Data shown ::
—————
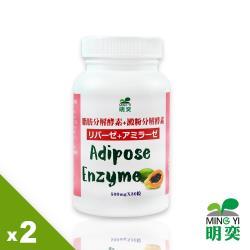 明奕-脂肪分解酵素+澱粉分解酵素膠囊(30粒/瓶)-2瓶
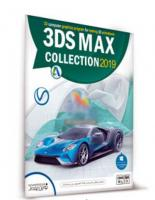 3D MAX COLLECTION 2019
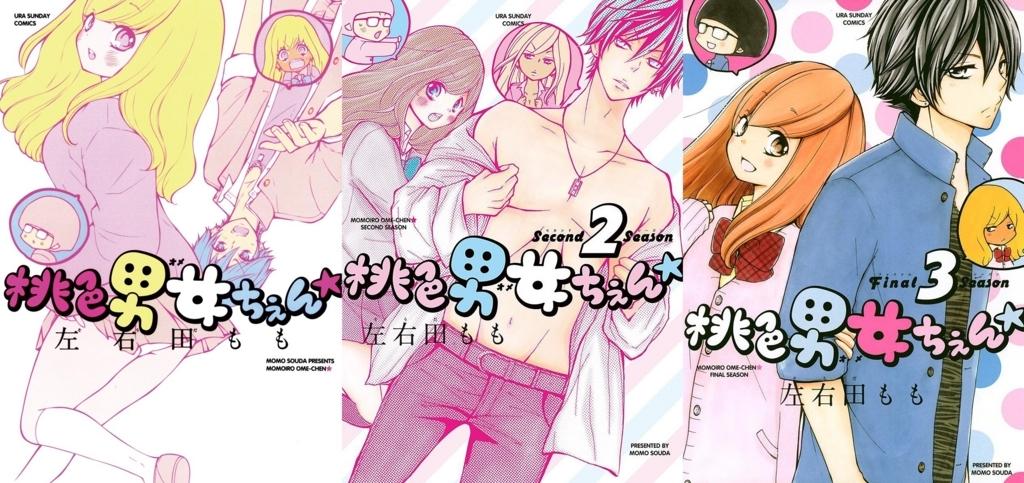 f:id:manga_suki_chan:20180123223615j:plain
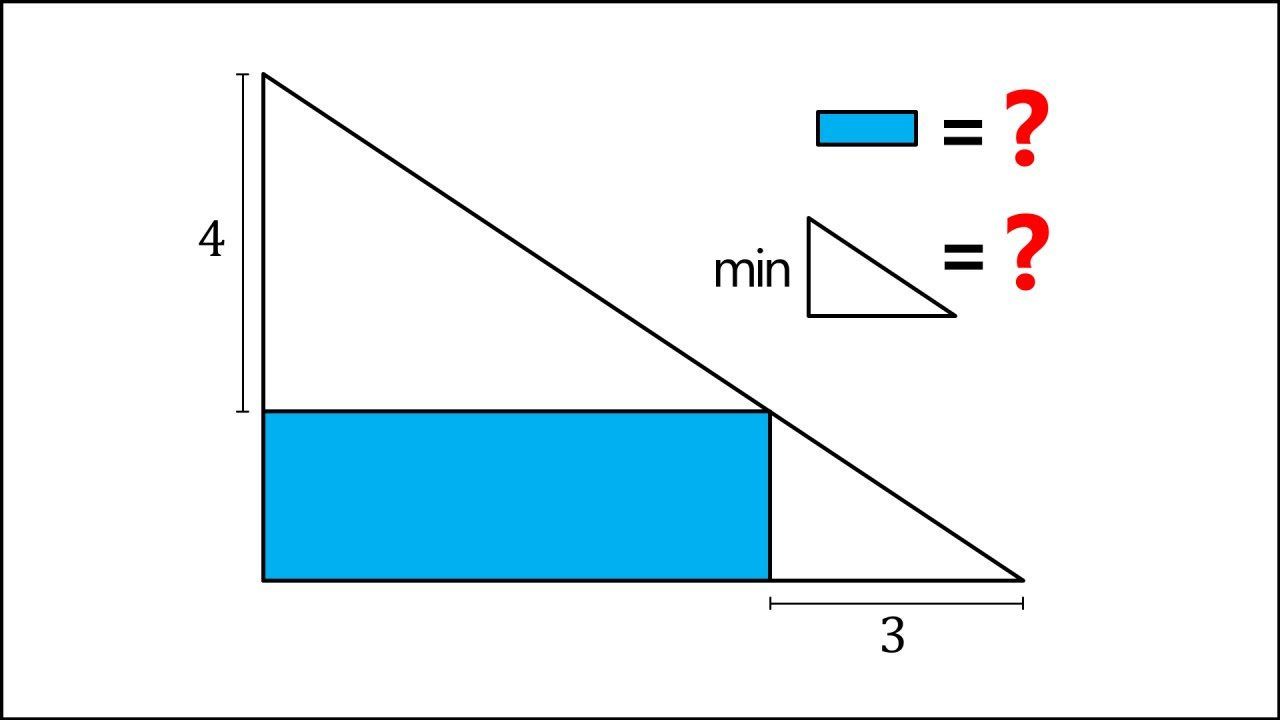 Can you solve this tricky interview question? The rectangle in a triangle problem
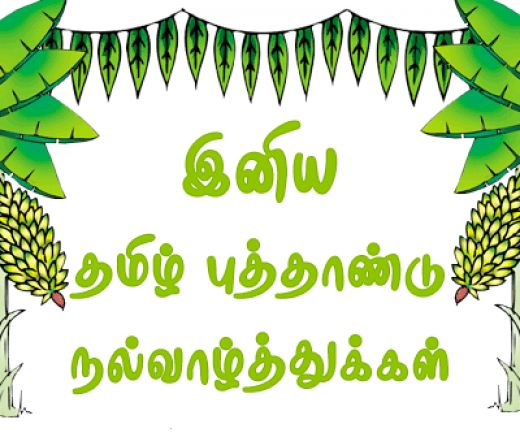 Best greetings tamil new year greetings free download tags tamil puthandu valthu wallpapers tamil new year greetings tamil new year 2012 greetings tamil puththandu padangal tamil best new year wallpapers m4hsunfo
—————
Exercise prompt :: Write every line of the data out again exactly, leaving out all images.

Worked solution ::
 明奕-脂肪分解酵素+澱粉分解酵素膠囊(30粒/瓶)-2瓶
 3D MAX COLLECTION 2019
 f:id:manga_suki_chan:20180123223615j:plain
 Can you solve this tricky interview question? The rectangle in a triangle problem
 Best greetings tamil new year greetings free download tags tamil puthandu valthu wallpapers tamil new year greetings tamil new year 2012 greetings tamil puththandu padangal tamil best new year wallpapers m4hsunfo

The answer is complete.